(Blog do Jornalista Flávio Damiani)
Bastou uma nesga de conversa, em janeiro deste ano (2017), com o Paixão Cortes, para descobrir uma história interessante. Entre um cavaco de assunto e outro, surgiu uma discussão sobre a evolução musical no Rio Grande do Sul e dos seus compositores, entre eles, o Paulo Ruschel, autor de um clássico do folclore rio-grandense. Aquele que fala dos “homens de preto trazendo a boiada, vem vindo cantando dando gargalhada”, e que sem alternativa “o bicho coitado (…) só vem pela estrada, direto à charqueada…”
Foi aí que lasquei:
– Como surgiu esta música?
Beirando os 90 anos de idade, com uma lucidez invejável, o Paixão é uma referência na pesquisa folclórica do Rio Grande do Sul. Pelas mãos dele passou parte do repertório musical dos pampas.
A profissão de engenheiro agrônomo da Secretaria da Agricultura do Estado nunca foi um empecilho para sua atividade cultural, aliás, pelo o que ele conta, ajudou a descobrir e divulgar.
Foi numa destas andanças que ele acompanhou, ou testemunhou, o nascimento desta, que ainda é uma das músicas mais executadas do cancioneiro popular gaúcho e um símbolo que levou o nome do Rio Grande do Sul pelo mundo.
Paixão Cortes era especialista em lãs, e conta que na década de 50 fazia uma exposição na cidade de Julio de Castilhos, onde está localizada a Cooperativa Regional Castilhense de Carnes, ou simplesmente, Frigorifico Castilhense, que abrigou a exposição que reunia criadores e interessados na comercialização do produto e de olho no mercado.
Lá, por esses dias, conta ele, apareceu o Paulo Ruschel, artista plástico que também era compositor e violonista. Ficou impressionado com uma cena: homens a cavalo vestindo capas pretas empurrando o gado rumo ao matadouro. “Era frio e como proteção, vestiam as pesadas capas de lã que cobriam o corpo”, descreve. A capa cobre o cavaleiro e se estende até a anca do cavalo.
– O corredor de acesso à cooperativa é amplo e de encher o peito – observa Paixão, que nesta época, apresentava o programa Grande Rodeio Coringa que ia ao ar pelas ondas da Rádio Farroupilha de Porto Alegre.

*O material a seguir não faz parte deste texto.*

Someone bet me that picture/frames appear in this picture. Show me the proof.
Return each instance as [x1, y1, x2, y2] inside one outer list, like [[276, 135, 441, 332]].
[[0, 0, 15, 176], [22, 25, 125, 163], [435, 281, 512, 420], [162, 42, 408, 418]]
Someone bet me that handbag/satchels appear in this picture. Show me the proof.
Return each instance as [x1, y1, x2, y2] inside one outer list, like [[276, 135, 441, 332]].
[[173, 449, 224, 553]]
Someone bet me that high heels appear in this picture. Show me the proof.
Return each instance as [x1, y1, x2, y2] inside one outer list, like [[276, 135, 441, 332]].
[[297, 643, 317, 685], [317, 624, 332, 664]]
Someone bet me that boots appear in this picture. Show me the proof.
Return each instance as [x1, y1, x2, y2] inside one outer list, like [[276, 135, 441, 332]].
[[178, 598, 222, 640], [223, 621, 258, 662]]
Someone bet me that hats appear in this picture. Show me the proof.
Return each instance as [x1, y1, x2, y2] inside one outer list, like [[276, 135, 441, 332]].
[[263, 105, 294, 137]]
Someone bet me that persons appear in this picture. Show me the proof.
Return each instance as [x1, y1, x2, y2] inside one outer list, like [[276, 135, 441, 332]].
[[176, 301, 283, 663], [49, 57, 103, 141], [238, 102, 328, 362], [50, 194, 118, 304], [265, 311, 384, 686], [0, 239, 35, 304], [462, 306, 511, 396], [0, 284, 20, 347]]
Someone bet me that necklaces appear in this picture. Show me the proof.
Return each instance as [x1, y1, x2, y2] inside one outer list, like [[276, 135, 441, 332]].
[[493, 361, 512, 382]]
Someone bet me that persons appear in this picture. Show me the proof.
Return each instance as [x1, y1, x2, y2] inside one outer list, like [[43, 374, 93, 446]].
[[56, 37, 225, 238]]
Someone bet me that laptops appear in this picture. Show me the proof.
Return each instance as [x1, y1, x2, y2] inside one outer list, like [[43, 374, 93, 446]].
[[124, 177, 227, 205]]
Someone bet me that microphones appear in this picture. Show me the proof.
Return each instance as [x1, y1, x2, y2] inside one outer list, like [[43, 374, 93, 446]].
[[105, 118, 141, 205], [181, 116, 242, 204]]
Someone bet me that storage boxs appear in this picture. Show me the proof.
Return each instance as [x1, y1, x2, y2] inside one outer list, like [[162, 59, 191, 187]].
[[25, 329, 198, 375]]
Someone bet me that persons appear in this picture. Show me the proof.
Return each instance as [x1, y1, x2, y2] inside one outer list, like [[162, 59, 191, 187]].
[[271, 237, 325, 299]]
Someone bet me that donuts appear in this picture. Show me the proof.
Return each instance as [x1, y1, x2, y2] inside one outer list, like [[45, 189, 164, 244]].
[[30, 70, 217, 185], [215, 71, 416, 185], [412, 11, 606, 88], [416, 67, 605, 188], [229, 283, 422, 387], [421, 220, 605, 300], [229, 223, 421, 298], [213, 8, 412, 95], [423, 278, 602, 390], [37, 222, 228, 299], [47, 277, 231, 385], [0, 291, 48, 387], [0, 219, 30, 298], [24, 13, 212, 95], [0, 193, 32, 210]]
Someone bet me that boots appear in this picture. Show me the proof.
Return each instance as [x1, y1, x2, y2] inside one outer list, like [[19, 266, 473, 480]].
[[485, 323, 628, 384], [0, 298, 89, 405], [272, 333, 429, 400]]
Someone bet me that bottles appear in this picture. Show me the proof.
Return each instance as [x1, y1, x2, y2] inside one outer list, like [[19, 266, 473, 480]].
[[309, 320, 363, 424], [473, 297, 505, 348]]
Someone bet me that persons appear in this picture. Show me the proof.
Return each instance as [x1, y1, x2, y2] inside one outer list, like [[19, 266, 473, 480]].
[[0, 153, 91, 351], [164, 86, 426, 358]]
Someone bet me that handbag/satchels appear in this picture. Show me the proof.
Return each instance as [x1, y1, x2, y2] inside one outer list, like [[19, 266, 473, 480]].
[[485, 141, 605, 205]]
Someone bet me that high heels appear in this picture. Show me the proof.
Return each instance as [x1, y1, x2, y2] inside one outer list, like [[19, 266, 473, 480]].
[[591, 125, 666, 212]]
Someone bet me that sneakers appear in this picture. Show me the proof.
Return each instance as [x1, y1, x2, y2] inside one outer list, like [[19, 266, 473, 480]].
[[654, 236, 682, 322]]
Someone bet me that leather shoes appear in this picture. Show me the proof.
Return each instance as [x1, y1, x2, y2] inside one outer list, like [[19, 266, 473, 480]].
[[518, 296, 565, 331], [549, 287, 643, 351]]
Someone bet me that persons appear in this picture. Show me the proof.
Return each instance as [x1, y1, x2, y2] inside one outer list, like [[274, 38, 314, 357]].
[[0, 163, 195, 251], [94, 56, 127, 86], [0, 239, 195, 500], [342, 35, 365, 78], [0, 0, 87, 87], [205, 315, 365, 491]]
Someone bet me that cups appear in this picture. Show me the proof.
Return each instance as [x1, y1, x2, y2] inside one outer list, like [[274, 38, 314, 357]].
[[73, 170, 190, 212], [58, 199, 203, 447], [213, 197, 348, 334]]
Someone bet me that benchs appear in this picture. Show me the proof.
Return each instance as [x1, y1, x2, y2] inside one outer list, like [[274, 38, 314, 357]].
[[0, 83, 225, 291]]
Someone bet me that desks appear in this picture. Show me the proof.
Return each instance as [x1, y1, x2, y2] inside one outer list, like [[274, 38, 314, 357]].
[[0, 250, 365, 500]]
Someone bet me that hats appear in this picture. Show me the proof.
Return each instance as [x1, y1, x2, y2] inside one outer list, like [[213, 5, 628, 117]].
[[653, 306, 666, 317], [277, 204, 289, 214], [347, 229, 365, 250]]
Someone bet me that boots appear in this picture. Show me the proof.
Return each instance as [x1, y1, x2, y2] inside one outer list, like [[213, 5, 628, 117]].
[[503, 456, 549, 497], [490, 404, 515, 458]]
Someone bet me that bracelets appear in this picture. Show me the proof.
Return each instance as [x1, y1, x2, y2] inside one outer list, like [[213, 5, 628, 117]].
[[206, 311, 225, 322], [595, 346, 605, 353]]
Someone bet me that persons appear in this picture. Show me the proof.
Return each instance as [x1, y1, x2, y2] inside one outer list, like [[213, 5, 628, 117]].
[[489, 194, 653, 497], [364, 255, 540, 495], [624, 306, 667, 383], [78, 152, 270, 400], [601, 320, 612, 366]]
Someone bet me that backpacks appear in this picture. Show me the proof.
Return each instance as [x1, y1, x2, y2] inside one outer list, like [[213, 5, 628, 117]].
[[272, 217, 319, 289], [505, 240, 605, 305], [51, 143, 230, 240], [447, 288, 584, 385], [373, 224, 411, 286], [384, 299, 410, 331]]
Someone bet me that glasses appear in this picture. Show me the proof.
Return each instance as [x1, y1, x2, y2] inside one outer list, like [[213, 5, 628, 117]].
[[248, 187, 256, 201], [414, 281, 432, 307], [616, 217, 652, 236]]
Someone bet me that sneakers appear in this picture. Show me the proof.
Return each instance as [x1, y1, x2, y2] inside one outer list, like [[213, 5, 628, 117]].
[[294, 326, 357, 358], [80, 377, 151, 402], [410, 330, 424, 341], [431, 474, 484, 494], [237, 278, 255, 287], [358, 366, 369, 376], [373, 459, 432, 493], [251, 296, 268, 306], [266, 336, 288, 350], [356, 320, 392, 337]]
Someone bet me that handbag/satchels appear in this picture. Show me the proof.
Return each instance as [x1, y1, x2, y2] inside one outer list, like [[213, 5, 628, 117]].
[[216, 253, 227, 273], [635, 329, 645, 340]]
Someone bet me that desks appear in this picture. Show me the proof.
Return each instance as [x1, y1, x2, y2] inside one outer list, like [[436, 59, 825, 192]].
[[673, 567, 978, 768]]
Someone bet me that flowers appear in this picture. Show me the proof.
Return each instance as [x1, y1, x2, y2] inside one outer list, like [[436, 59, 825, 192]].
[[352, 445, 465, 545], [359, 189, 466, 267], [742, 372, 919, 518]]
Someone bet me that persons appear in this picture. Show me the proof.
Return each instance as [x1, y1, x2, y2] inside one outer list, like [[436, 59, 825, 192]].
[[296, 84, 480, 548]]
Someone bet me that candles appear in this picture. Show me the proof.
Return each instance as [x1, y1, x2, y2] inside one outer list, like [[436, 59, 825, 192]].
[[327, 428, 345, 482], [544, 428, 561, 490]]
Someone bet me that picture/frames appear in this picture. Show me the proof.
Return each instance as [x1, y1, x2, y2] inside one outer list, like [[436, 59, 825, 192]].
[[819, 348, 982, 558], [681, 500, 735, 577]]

Conta que dias depois da exposição em Júlio de Castilhos, o Ruschel “apareceu na minha casa, na Rua Sarmento Leite, 101”, ficava próximo da Universidade Federal do Rio Grande do Sul. Com um violão, lá estava para mostrar a composição, que levava o nome de “Charqueadas” e não “Homens de Preto”, como depois ficou conhecida, por conta do refrão.
A música foi apresentada, pela primeira vez, no Grande Rodeio Coringa em 1º de Maio de 1955 e nasceu fazendo sucesso. O estilo logo encantou o público, pela tal dimensão diferenciada da letra, da música e da interpretação do grupo Os Gaudérios que tinha como integrantes o Neneco, o Carlos Medina, o Marques Filho e o poeta e letrista Glauco Saraiva.
A escolha dos Gaudérios para interpretar a música foi uma opção do Paixão.
– Era preciso colocar mais de duas vozes para dar uma identidade a letra – lembra.
Reconhece que foi a partir daí que as músicas solo e em dupla começaram a receber mais um ingrediente. A multivocalidade foi consagrada mais tarde pelo Conjunto Farroupilha que carimbou o passaporte dos “Homens de Preto” pelo mundo, levado pelas asas da Varig. Que o digam os cabarés de Paris.
Elis Regina também gravou.
(Entrevista do Jornalista Flavio Damiani
Com Paixão Cortes, em 2017)
2 comentários:
Belo relato da criação desta composição pelo nosso maior folclorista, Paixão Cortes.
Flávio sabe contar seus causos como se estivesse “ proseando “ num galpão crioulo. Pena que corre fácil do papel para o nosso coração. Agora sabemos como foi construída está antológica composição.